[ОТРЫВОК]

Текст: Андрей Цунский
Как-то получил я заочный упрек от одного литератора: писать смешно каждый может, а ты попробуй написать страшно!
Пробовал, и получалось. Но не люблю. Страха в жизни и так вполне достаточно – во-первых. А во-вторых, страх и смех – это не просто слова из четырех букв, одних и тех же в конце и в начале. Это два сильных физиологических состояния, которые часто сменяют друг друга. Нам свойственно смеяться над тем, что нас когда-то пугало. А бывает и страшно от того, над чем мы смеялись. Многие чрезмерно ретивые сторонники различных религиозных концепций пришли из-за этого к выводу, что страх исходит от лукавого (кроме страха божия), а смех – от лукавого весь и без исключения. По-моему, это алогизм: такую полезную вещь бог явно не оставил бы кому-то еще в безраздельное владение. Но фанатики на то и фанатики, чтобы ограничивать всех, включая и свое божество.
Интересное преломление эта мысль приобрела в творчестве американского классика Амброза Бирса. Ему было и чего страшиться, и над чем похохотать. Одно из его произведений развлекательного жанра называлось «The Devil’s Dictionary» – «Словарь дьявола». История с его названием – уже смешная. Сначала это был The Cynic's Word Book, потом – The Cynic’s Lexicon, но в конце концов оказалось, что дьявол публике симпатичнее – во всяком случае словарь от его имени покупается лучше. При русском переводе решили не испугаться и, так сказать замахнуться: словарь стал словарем Сатаны.

[/ОТРЫВОК]

§ **УСЛОВИЯ ЗАДАНИЙ**
• 1. Как, согласно отрывку, сначала называлась книга Амброза Бирса, известная как «Словарь дьявола»?
• 2. Воспроизведите из отрывка дословно фрагмент от слов «Интересное преломление эта» до слов «стал словарем Сатаны.» включительно.

[ИЗВЛЕЧЁННЫЕ ДАННЫЕ]

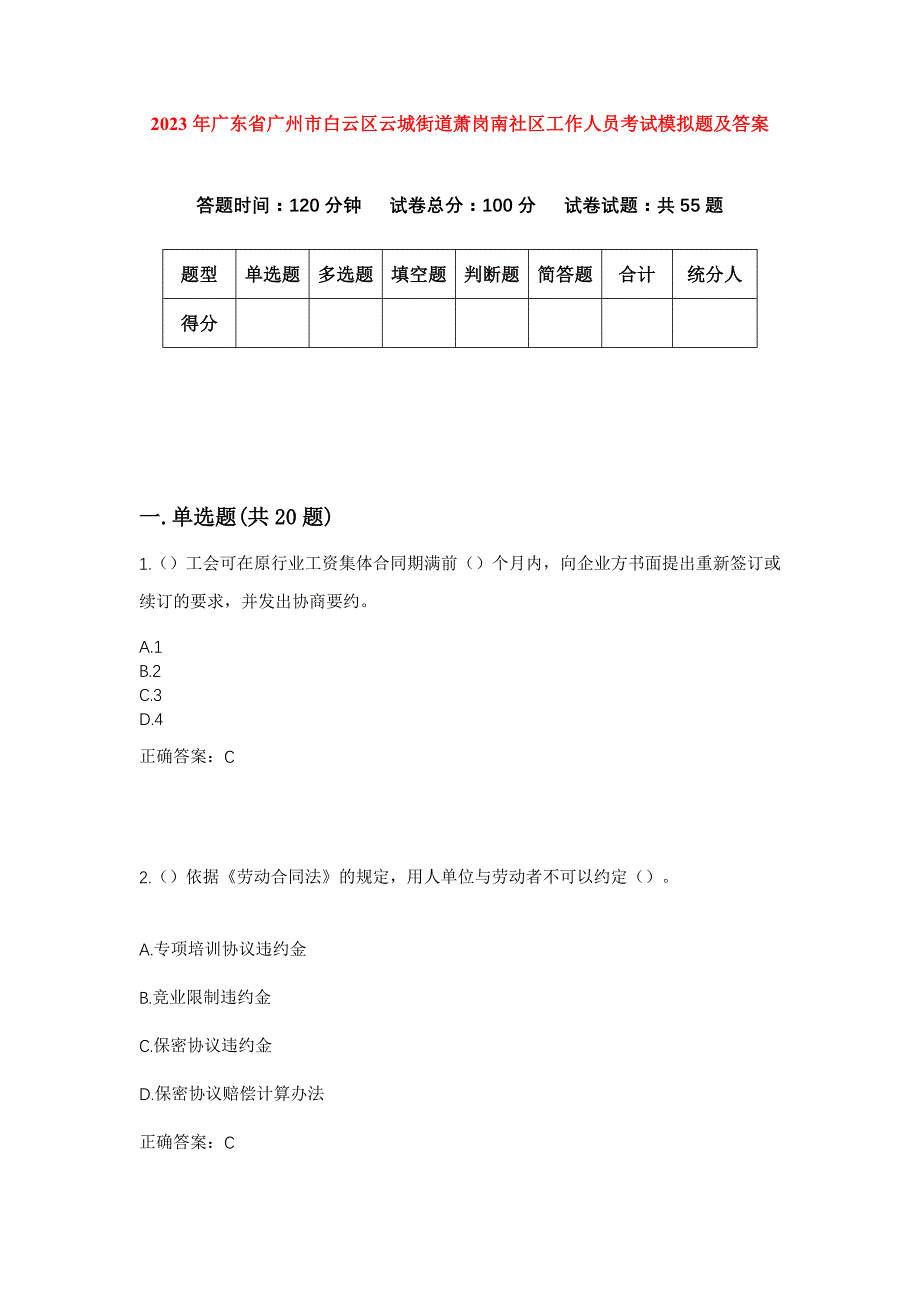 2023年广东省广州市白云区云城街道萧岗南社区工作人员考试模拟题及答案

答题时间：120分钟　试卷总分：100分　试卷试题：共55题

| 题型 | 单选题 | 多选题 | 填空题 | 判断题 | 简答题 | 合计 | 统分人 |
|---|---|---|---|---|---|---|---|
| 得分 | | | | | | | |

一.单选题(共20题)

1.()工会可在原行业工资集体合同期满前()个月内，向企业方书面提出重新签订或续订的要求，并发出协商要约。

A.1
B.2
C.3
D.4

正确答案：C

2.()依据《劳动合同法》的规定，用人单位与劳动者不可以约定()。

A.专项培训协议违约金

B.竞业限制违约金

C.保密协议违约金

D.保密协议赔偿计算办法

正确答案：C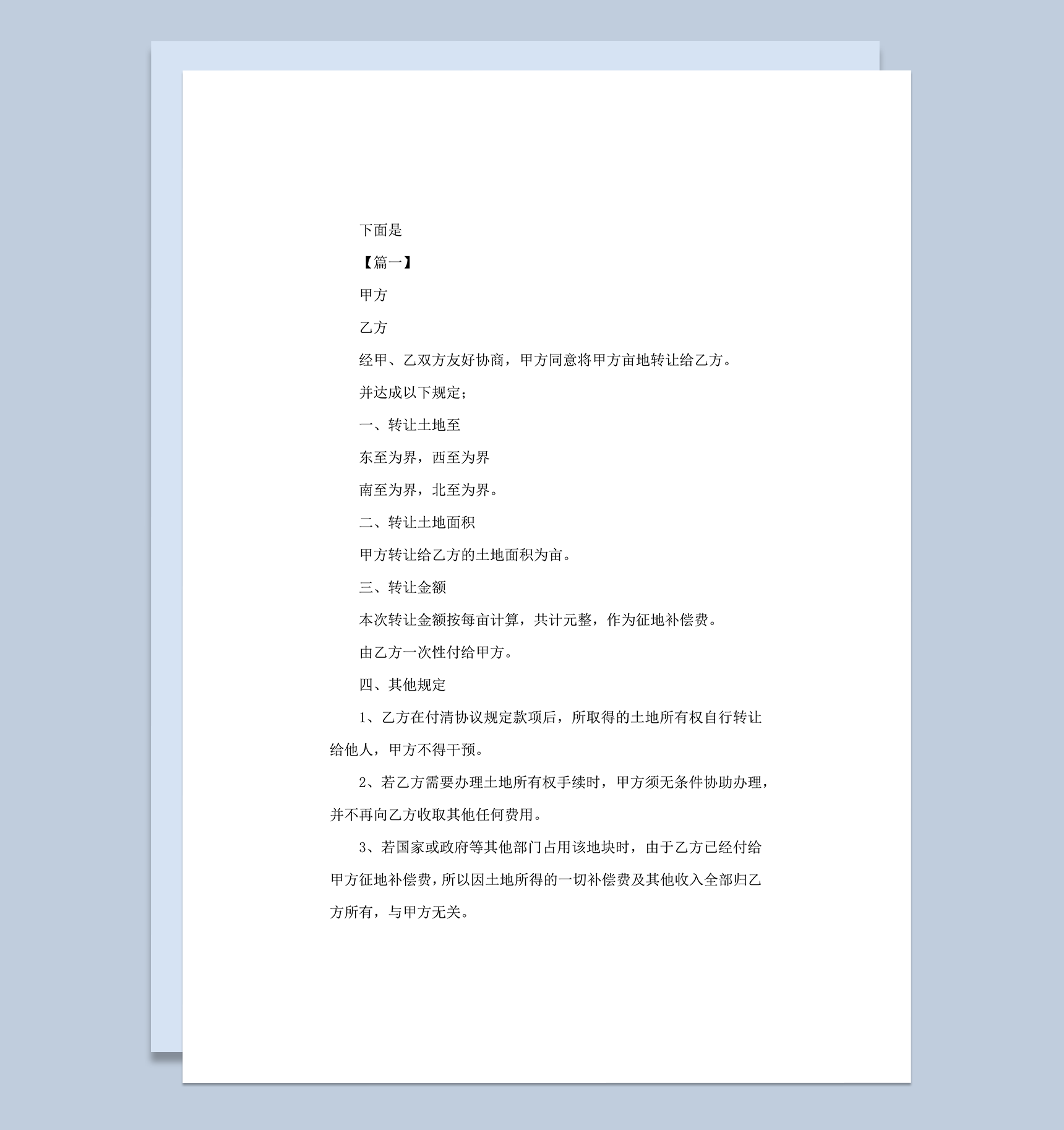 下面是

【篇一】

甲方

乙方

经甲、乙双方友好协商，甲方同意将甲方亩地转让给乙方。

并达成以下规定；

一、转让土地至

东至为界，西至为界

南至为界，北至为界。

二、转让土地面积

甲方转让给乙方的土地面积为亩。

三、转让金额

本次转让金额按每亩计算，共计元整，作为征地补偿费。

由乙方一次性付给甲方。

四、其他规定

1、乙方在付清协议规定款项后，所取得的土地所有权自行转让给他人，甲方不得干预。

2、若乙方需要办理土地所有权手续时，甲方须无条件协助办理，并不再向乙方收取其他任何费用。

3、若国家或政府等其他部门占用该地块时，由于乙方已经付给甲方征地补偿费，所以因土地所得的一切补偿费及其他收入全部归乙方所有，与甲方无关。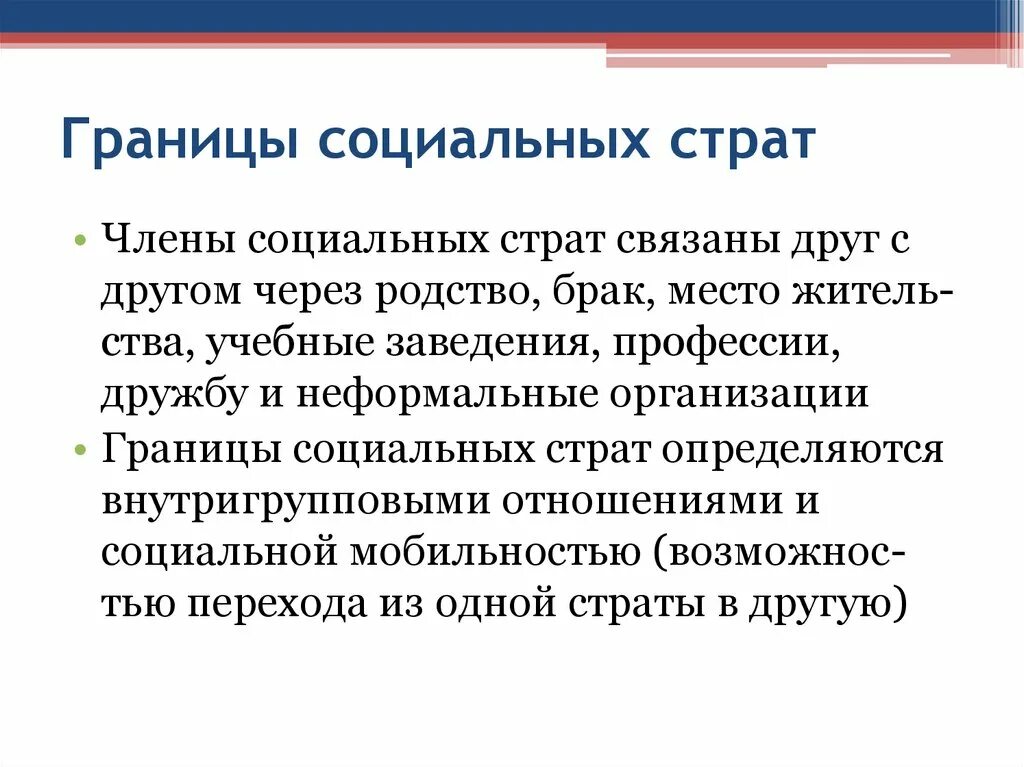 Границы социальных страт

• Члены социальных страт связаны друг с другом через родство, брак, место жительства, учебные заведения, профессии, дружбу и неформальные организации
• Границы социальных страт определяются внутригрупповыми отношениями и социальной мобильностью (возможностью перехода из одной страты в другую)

[/ИЗВЛЕЧЁННЫЕ ДАННЫЕ]
[ИЗВЛЕЧЁННЫЕ ДАННЫЕ]

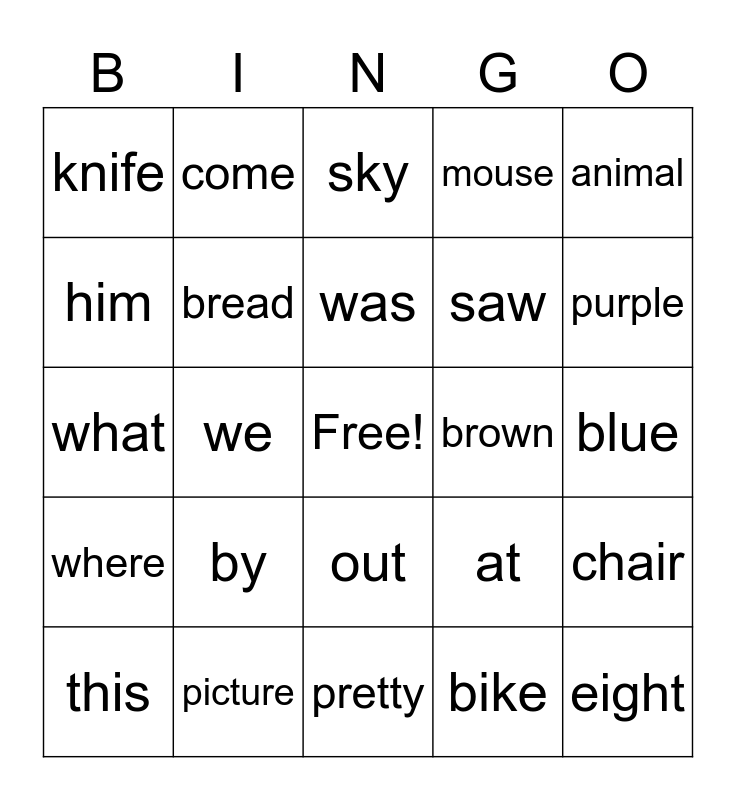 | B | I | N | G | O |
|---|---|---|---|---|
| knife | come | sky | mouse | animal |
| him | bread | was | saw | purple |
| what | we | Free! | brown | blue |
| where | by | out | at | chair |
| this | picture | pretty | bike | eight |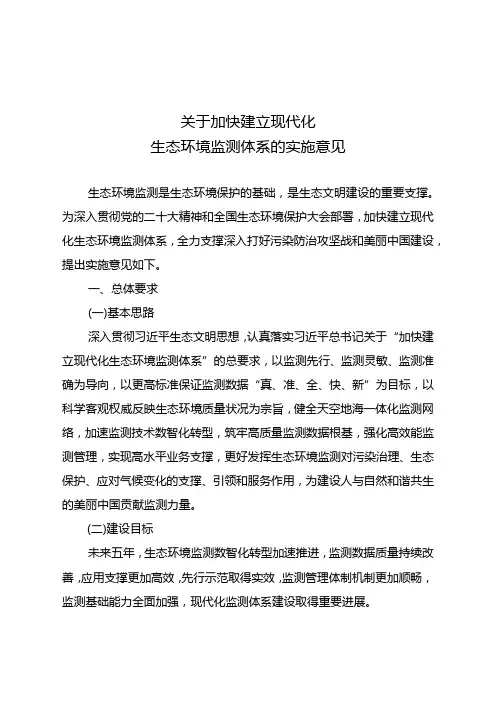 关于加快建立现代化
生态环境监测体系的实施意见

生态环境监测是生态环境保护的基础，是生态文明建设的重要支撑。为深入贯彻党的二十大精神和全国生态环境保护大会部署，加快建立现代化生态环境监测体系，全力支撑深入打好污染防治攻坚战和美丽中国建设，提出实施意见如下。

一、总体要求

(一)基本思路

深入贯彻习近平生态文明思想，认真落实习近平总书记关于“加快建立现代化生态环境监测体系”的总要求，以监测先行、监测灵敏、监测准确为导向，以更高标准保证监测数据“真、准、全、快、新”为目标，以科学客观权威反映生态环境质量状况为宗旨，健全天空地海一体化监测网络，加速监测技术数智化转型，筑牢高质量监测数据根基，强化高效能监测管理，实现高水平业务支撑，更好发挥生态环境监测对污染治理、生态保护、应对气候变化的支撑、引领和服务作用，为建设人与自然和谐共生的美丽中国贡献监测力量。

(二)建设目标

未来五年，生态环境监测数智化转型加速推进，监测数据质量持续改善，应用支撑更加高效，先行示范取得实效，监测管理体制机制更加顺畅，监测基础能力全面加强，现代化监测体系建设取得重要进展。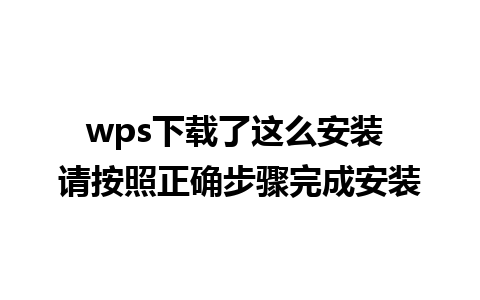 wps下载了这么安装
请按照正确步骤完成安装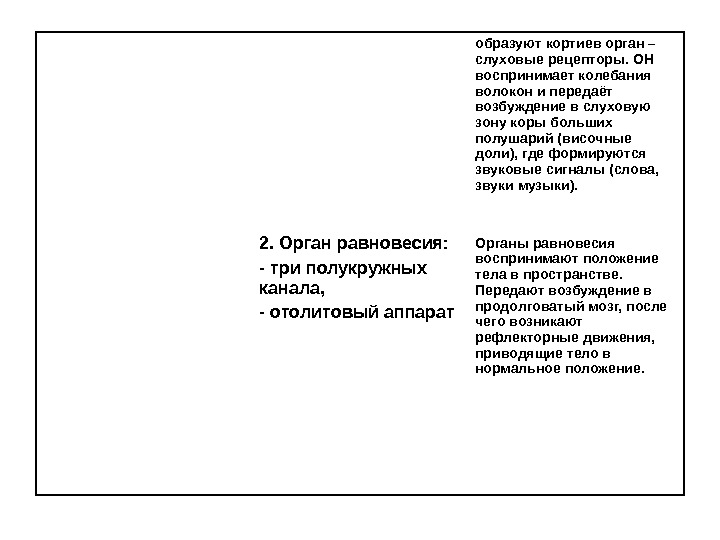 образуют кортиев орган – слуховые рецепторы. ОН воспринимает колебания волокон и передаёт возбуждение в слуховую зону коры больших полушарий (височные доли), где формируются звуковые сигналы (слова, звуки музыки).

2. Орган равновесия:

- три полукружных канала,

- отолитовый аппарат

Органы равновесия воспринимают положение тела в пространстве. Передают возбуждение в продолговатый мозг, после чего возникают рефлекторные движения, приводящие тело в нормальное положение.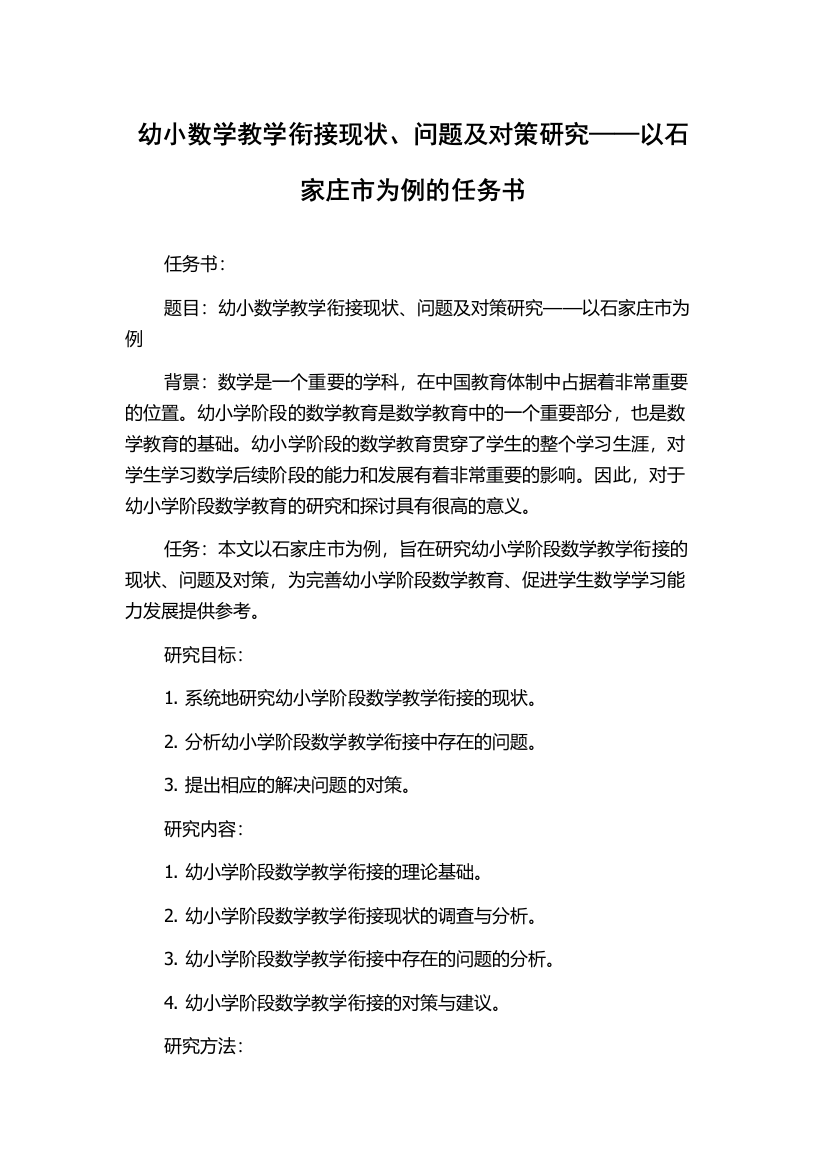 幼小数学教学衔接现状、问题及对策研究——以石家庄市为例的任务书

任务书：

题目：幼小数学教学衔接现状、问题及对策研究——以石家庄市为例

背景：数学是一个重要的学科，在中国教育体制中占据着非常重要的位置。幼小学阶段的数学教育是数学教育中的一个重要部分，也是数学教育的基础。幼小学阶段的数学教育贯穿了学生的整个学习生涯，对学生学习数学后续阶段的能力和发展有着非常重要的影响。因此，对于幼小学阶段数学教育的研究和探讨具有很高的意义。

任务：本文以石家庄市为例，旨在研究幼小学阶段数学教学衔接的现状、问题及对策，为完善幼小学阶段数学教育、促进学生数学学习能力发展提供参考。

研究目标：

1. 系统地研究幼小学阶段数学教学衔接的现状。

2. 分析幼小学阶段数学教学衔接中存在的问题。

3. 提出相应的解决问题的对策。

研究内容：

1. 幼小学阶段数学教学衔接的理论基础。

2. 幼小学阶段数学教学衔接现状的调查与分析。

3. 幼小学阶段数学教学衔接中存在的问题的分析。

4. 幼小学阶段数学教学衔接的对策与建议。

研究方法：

[/ИЗВЛЕЧЁННЫЕ ДАННЫЕ]

§ **ОТВЕТЫ К ЗАДАНИЯМ**
• 1. The Cynic's Word Book.

• 2.
Интересное преломление эта мысль приобрела в творчестве американского классика Амброза Бирса. Ему было и чего страшиться, и над чем похохотать. Одно из его произведений развлекательного жанра называлось «The Devil’s Dictionary» – «Словарь дьявола». История с его названием – уже смешная. Сначала это был The Cynic's Word Book, потом – The Cynic’s Lexicon, но в конце концов оказалось, что дьявол публике симпатичнее – во всяком случае словарь от его имени покупается лучше. При русском переводе решили не испугаться и, так сказать замахнуться: словарь стал словарем Сатаны.